Assim como Kauê, a estudante de psicologia Isabele Lopes também conheceu o movimento através das redes sociais: “Foi no Facebook que descobri o Slam Resistência e passei a acompanhar pelo YouTube”. A relevância cultural e representatividade dele foi essencial para Isabele, que começava a adquirir consciência racial. “Em 2015, quando eu tinha 14 anos, não sabia nada sobre empoderamento negro. Foi quando comecei a ver os vídeos do slam e neles as mulheres negras falando com orgulho e convicção do que elas eram e representavam. Foi isso que me ajudou a ter esse orgulho também”, Isabele completa.
Pluralidade do ativismo lírico
A poética política por meio do ativismo lírico é o gênero mais recorrente nas batalhas. Nelas, os assuntos que não estão no fluxo central de discussão da sociedade são evocados e engatilhados nas armas “letrais” dos poetas e poetisas, que fomentam a chamada poesia marginal. Kauê ainda faz uma distinção: “A poesia periférica trata sobre o cotidiano da periferia, que não necessariamente é um assunto marginalizado”.
Ele reforça que o Slam Resistência “é um espaço de fala também; ele atrai juventudes e junta de 500 a 700 pessoas (no seu auge) escutando poesia”. Para Isabele, o movimento também foi responsável por desenvolver um senso crítico em sua personalidade, acerca das estruturas políticas, culturais e sociais do país. “É muito importante porque leva o conhecimento a pessoas que nunca tiveram acesso a esse tipo de conteúdo. O Slam Resistência aborda de modo dinâmico e acessível assuntos sobre consciência racial, política e periferia. Eles ensinam cultura através da arte e isso é incrível”.
Impulsionado pelo Slam Resistência, Kauê Tavano se tornou organizador (também chamado slammaster) do SlamOZ, na zona Oeste de São Paulo, em 2017. Ele reafirma a importância do Slam Resistência: “Foi uma das grandes janelas da cena slam no Brasil”.
![O historiador e poeta Kauê Tavano declamando no SlamOz em 2018 [Imagem: Divulgação/Kauê Tavano Recski]](http://jornalismojunior.com.br/wp-content/uploads/2021/01/slam3.png)
Outro aspecto muito importante é a questão das diversas essências poéticas que podem ser mais exploradas dentro do slam. Sobre isso, Kauê explica: “A poética política é fundamental, mas acredito que outros formatos também são igualmente importantes.
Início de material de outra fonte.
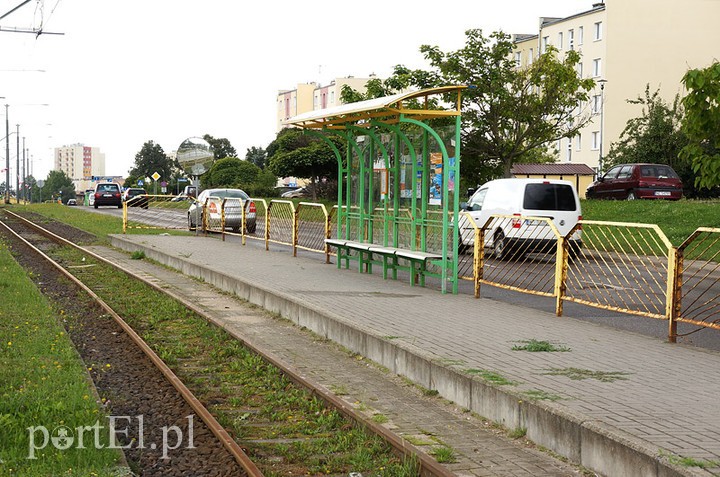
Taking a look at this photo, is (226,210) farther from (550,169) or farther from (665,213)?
(550,169)

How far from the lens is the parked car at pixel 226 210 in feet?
90.9

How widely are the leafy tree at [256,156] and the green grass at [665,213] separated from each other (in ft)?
324

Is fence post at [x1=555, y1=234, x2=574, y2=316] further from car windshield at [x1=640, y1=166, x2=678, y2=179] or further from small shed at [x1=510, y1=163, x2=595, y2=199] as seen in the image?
small shed at [x1=510, y1=163, x2=595, y2=199]

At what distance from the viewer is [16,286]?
1578cm

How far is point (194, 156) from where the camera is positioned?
161 ft

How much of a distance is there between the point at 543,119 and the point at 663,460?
124ft

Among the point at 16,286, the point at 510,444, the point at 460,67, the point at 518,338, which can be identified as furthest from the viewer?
the point at 460,67

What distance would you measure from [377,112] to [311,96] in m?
123

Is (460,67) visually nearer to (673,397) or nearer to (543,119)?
(543,119)

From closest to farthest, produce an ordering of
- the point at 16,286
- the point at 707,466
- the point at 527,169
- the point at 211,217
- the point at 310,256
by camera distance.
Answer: the point at 707,466 → the point at 16,286 → the point at 310,256 → the point at 211,217 → the point at 527,169

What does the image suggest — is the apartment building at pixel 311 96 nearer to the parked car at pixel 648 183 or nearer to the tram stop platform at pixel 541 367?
the parked car at pixel 648 183

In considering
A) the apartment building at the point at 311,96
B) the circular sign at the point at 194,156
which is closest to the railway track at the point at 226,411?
the circular sign at the point at 194,156

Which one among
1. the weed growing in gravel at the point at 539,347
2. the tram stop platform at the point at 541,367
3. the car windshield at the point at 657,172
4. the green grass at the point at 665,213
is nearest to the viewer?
the tram stop platform at the point at 541,367

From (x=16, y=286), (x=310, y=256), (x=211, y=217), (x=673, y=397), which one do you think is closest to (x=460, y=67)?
(x=211, y=217)
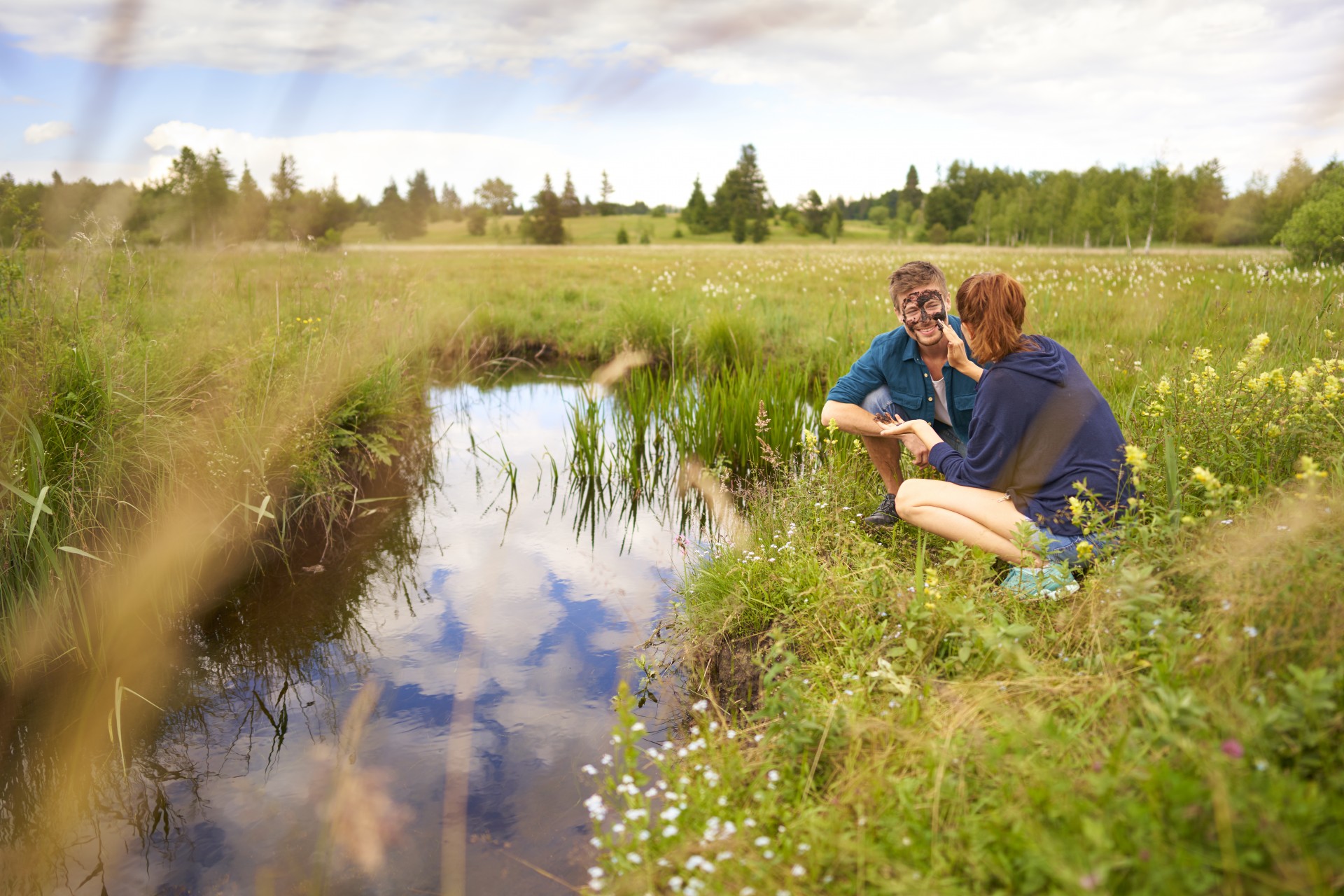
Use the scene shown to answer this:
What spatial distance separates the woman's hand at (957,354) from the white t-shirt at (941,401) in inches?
11.5

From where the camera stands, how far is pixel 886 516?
436 centimetres

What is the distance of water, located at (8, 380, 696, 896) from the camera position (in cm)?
262

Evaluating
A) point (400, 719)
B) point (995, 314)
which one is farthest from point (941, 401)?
point (400, 719)

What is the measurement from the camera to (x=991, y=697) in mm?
2359

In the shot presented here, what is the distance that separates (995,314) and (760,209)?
80.9 m

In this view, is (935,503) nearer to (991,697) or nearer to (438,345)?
(991,697)

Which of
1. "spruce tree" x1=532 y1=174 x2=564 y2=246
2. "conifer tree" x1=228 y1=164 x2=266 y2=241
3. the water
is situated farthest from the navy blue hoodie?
"spruce tree" x1=532 y1=174 x2=564 y2=246

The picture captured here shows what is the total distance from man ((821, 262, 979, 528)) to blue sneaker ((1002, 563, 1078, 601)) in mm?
1059

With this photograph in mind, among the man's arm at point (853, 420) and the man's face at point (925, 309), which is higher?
the man's face at point (925, 309)

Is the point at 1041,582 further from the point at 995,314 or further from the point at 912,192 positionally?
the point at 912,192

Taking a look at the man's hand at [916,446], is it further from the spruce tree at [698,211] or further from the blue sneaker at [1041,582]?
the spruce tree at [698,211]

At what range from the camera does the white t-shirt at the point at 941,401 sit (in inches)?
171

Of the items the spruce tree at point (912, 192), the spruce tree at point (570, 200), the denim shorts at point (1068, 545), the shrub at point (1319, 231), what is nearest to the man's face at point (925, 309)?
the denim shorts at point (1068, 545)

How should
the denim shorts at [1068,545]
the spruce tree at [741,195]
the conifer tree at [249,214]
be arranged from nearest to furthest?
the denim shorts at [1068,545] < the conifer tree at [249,214] < the spruce tree at [741,195]
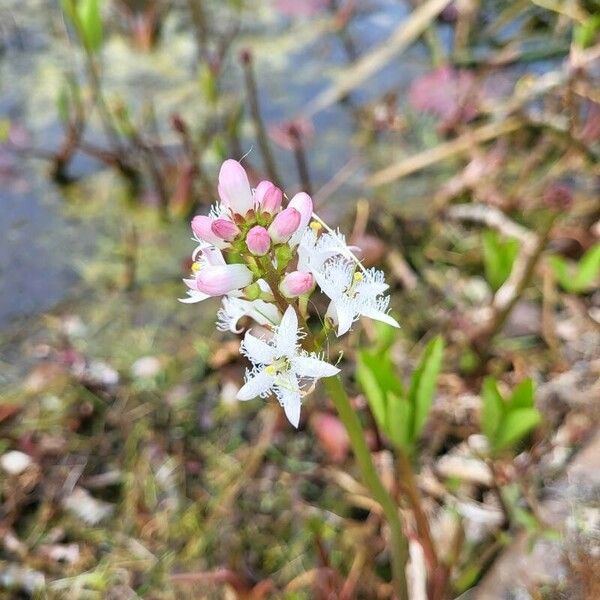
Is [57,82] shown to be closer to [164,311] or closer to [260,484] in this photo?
[164,311]

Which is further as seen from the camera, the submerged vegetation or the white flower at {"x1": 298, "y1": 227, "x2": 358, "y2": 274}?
the submerged vegetation

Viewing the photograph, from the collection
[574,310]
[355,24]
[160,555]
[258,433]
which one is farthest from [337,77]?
[160,555]

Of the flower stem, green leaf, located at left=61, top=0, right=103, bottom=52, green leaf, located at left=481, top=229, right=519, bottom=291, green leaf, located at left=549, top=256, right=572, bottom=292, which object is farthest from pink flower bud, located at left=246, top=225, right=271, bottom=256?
green leaf, located at left=61, top=0, right=103, bottom=52

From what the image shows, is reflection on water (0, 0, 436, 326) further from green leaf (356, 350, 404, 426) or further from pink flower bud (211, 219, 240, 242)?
pink flower bud (211, 219, 240, 242)

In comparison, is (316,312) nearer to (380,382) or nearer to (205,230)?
(380,382)

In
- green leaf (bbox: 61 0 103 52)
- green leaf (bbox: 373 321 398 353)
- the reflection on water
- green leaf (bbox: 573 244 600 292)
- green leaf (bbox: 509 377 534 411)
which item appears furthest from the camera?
the reflection on water

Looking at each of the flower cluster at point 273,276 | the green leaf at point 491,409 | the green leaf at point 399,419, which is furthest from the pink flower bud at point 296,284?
the green leaf at point 491,409
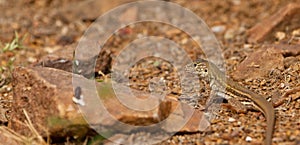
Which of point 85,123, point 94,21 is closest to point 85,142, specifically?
point 85,123

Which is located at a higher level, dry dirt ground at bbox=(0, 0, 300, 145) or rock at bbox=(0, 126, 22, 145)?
dry dirt ground at bbox=(0, 0, 300, 145)

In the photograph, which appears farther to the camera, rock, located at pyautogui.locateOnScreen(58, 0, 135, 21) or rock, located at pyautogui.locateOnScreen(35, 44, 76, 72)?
rock, located at pyautogui.locateOnScreen(58, 0, 135, 21)

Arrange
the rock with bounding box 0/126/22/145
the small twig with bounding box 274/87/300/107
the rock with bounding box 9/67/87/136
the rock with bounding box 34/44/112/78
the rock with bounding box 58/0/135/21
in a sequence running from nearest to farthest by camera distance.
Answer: the rock with bounding box 9/67/87/136
the rock with bounding box 0/126/22/145
the small twig with bounding box 274/87/300/107
the rock with bounding box 34/44/112/78
the rock with bounding box 58/0/135/21

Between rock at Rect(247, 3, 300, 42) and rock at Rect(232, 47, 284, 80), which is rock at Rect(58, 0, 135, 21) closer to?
rock at Rect(247, 3, 300, 42)

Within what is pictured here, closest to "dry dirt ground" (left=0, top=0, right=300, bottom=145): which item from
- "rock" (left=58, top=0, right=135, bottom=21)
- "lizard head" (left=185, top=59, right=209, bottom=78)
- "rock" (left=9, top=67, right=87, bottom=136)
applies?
"rock" (left=58, top=0, right=135, bottom=21)

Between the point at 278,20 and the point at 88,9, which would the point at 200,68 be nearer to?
the point at 278,20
A poesia de amor, de amizade, erótica e filosófica, que não deixam de ser politizadas, podem ser mais exploradas dentro do movimento”.
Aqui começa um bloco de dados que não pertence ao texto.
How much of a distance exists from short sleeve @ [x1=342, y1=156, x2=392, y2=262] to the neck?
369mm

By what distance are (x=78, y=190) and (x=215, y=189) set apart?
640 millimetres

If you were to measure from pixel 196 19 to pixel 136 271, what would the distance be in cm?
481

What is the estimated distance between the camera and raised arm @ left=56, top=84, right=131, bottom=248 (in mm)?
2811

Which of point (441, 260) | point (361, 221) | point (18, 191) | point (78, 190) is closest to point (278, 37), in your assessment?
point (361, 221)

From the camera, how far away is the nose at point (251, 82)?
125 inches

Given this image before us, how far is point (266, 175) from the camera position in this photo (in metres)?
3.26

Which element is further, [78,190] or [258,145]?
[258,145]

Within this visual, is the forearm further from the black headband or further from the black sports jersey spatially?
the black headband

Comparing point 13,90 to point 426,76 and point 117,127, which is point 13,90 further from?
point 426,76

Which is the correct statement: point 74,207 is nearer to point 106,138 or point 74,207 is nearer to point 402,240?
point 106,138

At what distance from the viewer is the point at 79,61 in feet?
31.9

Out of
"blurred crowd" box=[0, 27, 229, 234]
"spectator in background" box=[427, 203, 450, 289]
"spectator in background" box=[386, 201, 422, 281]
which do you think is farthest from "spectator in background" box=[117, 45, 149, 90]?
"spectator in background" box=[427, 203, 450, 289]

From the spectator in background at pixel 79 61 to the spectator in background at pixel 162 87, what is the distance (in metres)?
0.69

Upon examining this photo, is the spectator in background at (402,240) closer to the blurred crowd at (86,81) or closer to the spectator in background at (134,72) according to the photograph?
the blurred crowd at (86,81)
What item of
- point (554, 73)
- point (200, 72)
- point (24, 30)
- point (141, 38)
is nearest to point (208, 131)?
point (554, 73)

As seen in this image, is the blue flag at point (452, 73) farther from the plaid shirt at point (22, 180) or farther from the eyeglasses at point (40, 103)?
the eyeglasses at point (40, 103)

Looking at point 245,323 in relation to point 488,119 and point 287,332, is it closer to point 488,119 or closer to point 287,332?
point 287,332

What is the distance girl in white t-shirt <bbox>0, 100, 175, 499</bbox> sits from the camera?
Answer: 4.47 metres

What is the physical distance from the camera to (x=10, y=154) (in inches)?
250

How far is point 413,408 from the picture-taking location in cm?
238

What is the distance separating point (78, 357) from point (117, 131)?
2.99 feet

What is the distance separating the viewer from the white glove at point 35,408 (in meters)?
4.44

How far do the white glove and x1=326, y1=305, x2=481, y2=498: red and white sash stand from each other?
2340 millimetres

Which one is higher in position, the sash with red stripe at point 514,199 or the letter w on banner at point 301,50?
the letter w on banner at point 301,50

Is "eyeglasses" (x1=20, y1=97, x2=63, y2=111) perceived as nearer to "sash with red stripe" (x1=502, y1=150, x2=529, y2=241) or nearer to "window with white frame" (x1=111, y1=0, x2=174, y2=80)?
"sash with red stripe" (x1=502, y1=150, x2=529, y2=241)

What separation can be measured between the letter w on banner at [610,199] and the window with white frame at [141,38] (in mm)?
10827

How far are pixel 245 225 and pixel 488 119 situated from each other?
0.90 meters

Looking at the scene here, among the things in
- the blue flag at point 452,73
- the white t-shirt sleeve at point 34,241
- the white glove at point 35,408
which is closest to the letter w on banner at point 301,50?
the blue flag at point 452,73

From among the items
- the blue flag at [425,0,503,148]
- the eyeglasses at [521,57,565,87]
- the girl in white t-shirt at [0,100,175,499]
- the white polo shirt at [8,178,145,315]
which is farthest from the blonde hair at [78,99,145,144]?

Como educador e assistente social, Kauê também fala que a abordagem dos conteúdos das poesias do poetry slam dentro da sala de aula é relevante, e, como Isabele disse, desperta interesses e consciências, principalmente em jovens de periferias que começam a ter o primeiro contato com a política.
“Atitude e inteligência.
Sabotagem sem massagem na mensagem: Slam Resistência.
Multietnia, é nóis.
‘Arrou’, brasilidade.
Trovadores, pensadores da contemporaneidade.
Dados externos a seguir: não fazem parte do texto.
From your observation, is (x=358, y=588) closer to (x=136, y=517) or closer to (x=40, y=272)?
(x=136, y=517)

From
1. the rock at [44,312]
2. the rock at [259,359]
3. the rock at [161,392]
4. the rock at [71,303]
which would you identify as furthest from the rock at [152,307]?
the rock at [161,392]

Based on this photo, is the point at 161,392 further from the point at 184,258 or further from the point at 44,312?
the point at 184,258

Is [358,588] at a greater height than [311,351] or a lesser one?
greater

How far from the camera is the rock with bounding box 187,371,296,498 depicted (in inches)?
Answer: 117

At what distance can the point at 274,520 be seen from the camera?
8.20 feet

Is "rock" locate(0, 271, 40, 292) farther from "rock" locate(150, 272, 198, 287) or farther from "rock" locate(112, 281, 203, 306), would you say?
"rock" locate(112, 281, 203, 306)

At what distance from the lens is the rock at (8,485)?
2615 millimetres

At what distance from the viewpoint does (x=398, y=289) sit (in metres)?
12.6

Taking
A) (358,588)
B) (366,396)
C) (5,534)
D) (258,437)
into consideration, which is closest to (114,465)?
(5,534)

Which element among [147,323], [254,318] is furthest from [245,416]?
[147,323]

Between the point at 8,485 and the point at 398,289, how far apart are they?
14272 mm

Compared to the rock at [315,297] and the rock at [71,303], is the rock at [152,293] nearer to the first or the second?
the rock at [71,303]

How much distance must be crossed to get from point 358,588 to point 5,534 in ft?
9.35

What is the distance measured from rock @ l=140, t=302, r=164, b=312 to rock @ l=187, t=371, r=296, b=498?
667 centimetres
Trovadoras e pensadoras da contemporaneidade.”
– Poesia declamada por Del Chaves e Lika Rosa no documentário Ágora do Agora de 2019.
A pandemia da Covid-19 interrompeu os encontros dos diversos grupos de slam no país, mas na internet o distanciamento social ainda não aconteceu: “Mesmo durante a pandemia, acredito ser importante continuar o movimento nas redes sociais, justamente porque há uma demanda social. A poesia encanta um pouco a vida”, finaliza Kauê.
Enquanto movimento político, social e cultural, o Slam Resistência influencia na construção da sociedade atualmente. É o recorte da garra com que Del Chaves cortou, e ainda corta, a mordaça dos silenciados. Não só ele, mas também poetas e poetisas que tornaram o movimento possível. Mesmo diante da morte, suas poéticas resistirão. São os “trovadores, pensadores da contemporaneidade” e as “trovadoras da contemporaneidade” que dão significado para a existência e sobrevivência da escuta e da fala, para a representatividade e tomada de consciência na sociedade. Assim como para a manutenção democrática do país. É a multietnia. É a brasilidade. Sabotagem sem massagem na mensagem: Slam Resistência.